The value of $\delta$ is called the confidence level and different choices lead to different algorithms, each with their pros and cons, and sometimes different analysis. For now we will choose $1/\delta = f(t)= 1 + t \log^2(t)$, $t=1,2,\dots$. That is, $\delta$ is time-dependent, and is decreasing to zero slightly faster than $1/t$. Readers are not (yet) expected to understand this choice whose pros and cons we will discuss later. In summary, in round $t$ the UCB algorithm will choose arm $A_t$ given by
\begin{align}
A_t = \begin{cases}
\argmax_i \left(\hat \mu_i(t-1) + \sqrt{\frac{2 \log f(t)}{T_i(t-1)}}\right)\,, & \text{if } t > K\,; \\
t\,, & \text{otherwise}\,.
\end{cases}
\label{eq:ucb}
\end{align}
The reason for the cases is that the term inside the square root is undefined if $T_i(t-1) = 0$ (as it is when $t = 1$), so we will simply have the algorithm spend the first $K$ rounds choosing each arm once. The value inside the argmax is called the index of arm $i$. Generally speaking, an index algorithm chooses the arm in each round that maximizes some value (the index), which usually only depends on current time-step and the samples from that arm. In the case of UCB, the index is the sum of the empirical mean of rewards experienced and the so-called exploration bonus, also known as the confidence width.

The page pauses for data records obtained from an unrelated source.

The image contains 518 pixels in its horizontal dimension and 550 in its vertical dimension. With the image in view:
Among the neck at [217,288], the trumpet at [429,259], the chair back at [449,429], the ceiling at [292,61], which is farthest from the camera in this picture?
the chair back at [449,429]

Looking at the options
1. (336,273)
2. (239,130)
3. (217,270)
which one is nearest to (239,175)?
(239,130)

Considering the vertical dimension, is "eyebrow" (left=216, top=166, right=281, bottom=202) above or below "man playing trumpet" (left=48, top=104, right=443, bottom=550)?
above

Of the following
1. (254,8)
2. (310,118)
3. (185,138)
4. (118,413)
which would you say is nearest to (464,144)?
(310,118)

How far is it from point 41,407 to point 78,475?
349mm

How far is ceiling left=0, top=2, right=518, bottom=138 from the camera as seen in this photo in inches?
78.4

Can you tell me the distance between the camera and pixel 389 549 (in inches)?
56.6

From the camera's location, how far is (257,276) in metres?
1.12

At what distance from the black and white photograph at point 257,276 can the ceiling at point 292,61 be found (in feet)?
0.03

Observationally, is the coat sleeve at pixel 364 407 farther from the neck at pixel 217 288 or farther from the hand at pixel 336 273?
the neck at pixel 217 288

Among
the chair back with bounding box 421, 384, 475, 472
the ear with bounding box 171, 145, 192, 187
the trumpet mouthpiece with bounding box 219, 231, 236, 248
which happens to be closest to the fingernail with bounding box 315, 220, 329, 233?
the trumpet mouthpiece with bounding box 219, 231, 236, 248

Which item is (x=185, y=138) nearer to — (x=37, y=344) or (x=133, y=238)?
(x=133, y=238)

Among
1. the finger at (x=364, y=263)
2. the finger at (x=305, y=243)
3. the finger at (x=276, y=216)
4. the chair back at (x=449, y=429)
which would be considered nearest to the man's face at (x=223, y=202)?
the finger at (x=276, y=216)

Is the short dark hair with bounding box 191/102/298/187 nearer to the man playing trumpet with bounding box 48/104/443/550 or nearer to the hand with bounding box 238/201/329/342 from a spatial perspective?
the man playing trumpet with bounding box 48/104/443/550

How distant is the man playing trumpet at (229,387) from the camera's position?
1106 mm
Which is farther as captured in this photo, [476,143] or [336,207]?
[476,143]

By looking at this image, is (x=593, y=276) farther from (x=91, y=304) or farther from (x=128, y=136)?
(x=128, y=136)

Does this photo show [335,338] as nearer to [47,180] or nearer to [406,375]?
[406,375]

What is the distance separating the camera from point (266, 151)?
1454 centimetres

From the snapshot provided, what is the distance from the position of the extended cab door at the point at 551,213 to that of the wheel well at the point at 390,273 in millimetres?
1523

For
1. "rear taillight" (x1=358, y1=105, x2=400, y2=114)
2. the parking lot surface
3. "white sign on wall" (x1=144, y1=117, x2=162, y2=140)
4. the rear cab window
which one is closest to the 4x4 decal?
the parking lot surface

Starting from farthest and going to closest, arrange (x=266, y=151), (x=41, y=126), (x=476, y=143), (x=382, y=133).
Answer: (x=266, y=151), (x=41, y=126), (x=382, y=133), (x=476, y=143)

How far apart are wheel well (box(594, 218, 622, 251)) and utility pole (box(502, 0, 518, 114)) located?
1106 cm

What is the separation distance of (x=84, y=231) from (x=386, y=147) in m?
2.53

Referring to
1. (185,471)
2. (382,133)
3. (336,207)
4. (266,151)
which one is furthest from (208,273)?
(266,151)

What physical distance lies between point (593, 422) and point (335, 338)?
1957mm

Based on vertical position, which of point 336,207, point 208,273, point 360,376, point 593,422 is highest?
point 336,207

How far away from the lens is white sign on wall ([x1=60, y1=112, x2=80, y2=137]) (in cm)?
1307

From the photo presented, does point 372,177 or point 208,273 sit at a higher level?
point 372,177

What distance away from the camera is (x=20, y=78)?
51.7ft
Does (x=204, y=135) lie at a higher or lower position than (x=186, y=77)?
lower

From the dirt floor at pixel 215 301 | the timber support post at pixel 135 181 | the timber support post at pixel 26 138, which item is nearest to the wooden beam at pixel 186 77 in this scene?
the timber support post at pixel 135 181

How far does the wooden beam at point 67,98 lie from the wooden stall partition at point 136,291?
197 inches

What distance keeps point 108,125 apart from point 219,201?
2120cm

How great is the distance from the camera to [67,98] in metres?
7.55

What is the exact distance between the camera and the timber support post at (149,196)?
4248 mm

Illustration of UCB with 2 actions. The true means are shown in red ink. The observations are shown by crosses. Action 2 received fewer observations than Action 1. Hence, although its empirical mean is about the same as that of Action 1, Action 2 will be chosen in the next round.

Besides the slightly vague “optimism guarantees optimality or learning” intuition we gave before, it is worth exploring other intuitions for this choice of index. At a very basic level, we should explore arms more often if they are (a) promising (in that $\hat \mu_i(t-1)$ is large) or (b) not well explored ($T_i(t-1)$ is small). As one can plainly see from the definition, the UCB index above exhibits this behaviour. This explanation is unsatisfying because it does not explain why the form of the functions is just so.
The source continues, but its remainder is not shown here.